## Start Text extract
The Aither 1.1s are the latest in puncture-proof technology from Tannus, which claims that the 1.1s set a new benchmark in solid tyre performance. In my experience though, they still have a long way to go before they can even come close to the comfort and speed of a clincher, tubular or tubeless tyre.
If you thought solid tyres were the preserve of kids tricycles and wheelchairs, think again – Tannus presented its first solid bike tyre in 2004, and claims they are a real alternative for those who don't want to worry about flats.
They're made use a special polymer resin that Tannus calls 'Aither', a foaming technology similar to the foam used in sports shoes (Tannus began life developing EVA foam for Nike in the early 90s) but conditioned and processed differently to make it bike-specific.
Tannus isn't alone either: as far as competition is concerned there is the UK's own Greentyre, and we recently reported on an airless concept developed by Bridgestone, but Tannus is the most prominent brand currently producing airless bike tyres.
Tannus says the Aither 1.1s have 15% less rolling resistance than the Aither 1.0. They also weigh 30g less at 400g, which is comparable to a basic clincher tyre and tube combination. What about a race tyre? A 25mm Continental GP4000s II plus a standard Continental 700C butyl inner tube has a combined weight of 325g, but add in gear for puncture protection such as a pump, spare tubes and levers, and Tannus actually nets you a small weight win overall, so fairly impressive.
While the main USP of solid tyres is the lack of maintenance needed and a commuter-friendly appeal, the Aither 1.1 appears to be targeted at road cyclists too, given the rolling resistance data supplied and Tannus's foray into team sponsorship. It's now supplying Aither 1.1s to the Ukrainian national cycling team for their winter training bikes, and also a number of pro triathletes.
Can they really come close to the performance of an air-filled tyre? I was intrigued to try the 25mm versions out.
Anyone with any experience of solid tyres will know that it's not a simple job to get them fitted. The Tannus solution is to supply the tyres with small plastic tacks, which are bridged across the rim of the wheels all the way around to keep the tyres in place when they're loaded on.
To see the process performed up close by someone in the know, I went to have my tyres fitted by vastly experienced mechanic Gary Harris of Bristol Bike Centre, a Tannus stockist. With the help of an assistant, fitting took him over 45 minutes, probably putting Tannus out of the question for the regular home mechanic.
## End Text extract
## Start Listed records
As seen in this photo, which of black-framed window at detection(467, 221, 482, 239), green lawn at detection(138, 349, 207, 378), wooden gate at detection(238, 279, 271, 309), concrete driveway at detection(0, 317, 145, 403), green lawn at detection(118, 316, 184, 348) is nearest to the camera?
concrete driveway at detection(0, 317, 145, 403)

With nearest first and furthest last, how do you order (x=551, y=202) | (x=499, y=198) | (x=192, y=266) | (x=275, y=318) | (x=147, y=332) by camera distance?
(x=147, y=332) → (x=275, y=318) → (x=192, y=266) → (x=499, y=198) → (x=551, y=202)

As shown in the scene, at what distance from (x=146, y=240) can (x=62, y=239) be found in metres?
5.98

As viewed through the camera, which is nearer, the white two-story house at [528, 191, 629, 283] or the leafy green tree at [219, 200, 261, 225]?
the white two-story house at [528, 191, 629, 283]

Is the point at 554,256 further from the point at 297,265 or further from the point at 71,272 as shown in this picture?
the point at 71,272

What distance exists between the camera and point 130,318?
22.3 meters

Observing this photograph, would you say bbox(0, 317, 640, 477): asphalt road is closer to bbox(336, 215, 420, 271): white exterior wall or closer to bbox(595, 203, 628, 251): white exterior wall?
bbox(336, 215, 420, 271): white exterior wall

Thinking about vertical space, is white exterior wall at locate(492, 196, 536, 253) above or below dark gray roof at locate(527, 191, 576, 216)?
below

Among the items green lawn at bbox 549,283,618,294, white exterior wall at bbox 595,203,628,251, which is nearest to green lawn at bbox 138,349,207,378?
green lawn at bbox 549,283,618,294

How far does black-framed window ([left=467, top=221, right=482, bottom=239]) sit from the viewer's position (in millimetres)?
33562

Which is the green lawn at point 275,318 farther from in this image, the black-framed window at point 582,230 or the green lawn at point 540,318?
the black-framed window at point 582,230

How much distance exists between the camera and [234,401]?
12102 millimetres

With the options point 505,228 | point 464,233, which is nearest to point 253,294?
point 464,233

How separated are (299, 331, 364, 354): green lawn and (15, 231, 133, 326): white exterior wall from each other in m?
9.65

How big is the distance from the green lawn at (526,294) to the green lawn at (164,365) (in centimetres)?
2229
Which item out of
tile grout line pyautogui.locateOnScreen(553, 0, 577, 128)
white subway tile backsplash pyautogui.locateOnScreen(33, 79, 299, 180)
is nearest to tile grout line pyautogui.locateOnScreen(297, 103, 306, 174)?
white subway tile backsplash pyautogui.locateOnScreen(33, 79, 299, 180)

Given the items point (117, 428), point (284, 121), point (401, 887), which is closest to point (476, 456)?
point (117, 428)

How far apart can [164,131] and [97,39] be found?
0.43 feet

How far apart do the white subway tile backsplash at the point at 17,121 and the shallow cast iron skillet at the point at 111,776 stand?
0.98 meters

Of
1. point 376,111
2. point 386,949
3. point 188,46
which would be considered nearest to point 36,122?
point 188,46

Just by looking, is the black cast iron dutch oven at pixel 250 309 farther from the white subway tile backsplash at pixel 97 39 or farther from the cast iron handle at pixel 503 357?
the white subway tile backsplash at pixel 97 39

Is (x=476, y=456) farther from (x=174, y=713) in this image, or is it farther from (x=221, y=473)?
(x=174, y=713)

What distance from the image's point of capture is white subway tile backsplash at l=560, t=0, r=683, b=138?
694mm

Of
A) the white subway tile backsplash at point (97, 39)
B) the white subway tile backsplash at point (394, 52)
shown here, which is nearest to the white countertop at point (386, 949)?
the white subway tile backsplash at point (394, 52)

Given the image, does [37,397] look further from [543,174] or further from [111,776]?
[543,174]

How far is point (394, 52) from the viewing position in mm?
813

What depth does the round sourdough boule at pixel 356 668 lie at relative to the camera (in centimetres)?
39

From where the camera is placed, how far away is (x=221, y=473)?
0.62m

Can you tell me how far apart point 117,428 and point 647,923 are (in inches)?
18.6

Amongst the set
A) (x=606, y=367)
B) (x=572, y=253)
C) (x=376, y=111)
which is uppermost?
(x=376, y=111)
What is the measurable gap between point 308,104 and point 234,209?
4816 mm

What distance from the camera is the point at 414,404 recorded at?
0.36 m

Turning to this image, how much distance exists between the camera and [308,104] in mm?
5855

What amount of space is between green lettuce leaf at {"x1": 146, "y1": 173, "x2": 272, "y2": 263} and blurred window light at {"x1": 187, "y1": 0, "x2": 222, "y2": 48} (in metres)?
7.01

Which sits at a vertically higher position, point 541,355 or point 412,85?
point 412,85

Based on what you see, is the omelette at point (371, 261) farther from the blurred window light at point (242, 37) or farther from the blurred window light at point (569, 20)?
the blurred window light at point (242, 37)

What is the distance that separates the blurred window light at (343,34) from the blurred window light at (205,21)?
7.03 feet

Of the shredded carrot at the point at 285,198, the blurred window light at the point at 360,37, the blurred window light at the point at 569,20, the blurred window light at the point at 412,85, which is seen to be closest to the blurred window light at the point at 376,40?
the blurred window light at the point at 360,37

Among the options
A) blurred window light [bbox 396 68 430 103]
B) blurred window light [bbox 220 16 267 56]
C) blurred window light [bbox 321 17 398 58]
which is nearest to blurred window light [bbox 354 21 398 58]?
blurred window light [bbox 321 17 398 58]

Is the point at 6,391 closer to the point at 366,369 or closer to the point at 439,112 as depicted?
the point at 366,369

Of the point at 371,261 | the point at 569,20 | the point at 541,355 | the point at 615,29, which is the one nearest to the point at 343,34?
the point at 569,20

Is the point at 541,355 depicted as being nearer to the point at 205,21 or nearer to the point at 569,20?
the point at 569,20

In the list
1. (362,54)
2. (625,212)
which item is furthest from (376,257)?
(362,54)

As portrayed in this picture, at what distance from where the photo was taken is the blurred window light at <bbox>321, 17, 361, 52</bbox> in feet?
## End Listed records
Exercise instructions:
Carry on the review of the Tannus Aither 1.1 solid tyres, starting right after its last sentence. These items have no connection to the text about the Tannus Aither 1.1 solid bike tyres.

Written response:
Tannus itself told me the fitting process could take a simple soul like myself up to two hours to fit. Now, for Tannus's target market of those who are either unwilling or unable to fix a puncture, and having seen the fitting process, it's likely that in 99 per cent of cases Tannus customers will roll up at a bike shop complaining about punctures, be recommended solids and have them fitted by a mechanic. At £49.99 a tyre and assuming at least a £10 labour charge, that pushes Tannus over the £100 mark. But considering they're built to last for thousands of miles, that's reasonable value in the long run.
On my initial flat ride home I was pleasantly surprised. It took until I hit a bit of rough road to even feel anything different at all, but as soon as I did, and when I hit a hill, that's where they started to show their weaknesses. When riding up an incline I could actually hear them sticking to the road, and it completely takes the wind out of your sails. It sounded like they were folding underneath me, and I could really feel my weight through the front end of the bike.
Then, there's the comfort issue. Obviously there's less cushioning between you and the road on solid tyres, and boy did I feel it. My cycle path route to work has a cattle grid on it; it was a tooth-rattling ride over that on these tyres.
The huge vibrations I felt led me to wonder whether I was actually damaging my rims, but after checking my spokes after most rides, and getting a second opinion from a mechanic, it appears they have caused my wheels no damage at all.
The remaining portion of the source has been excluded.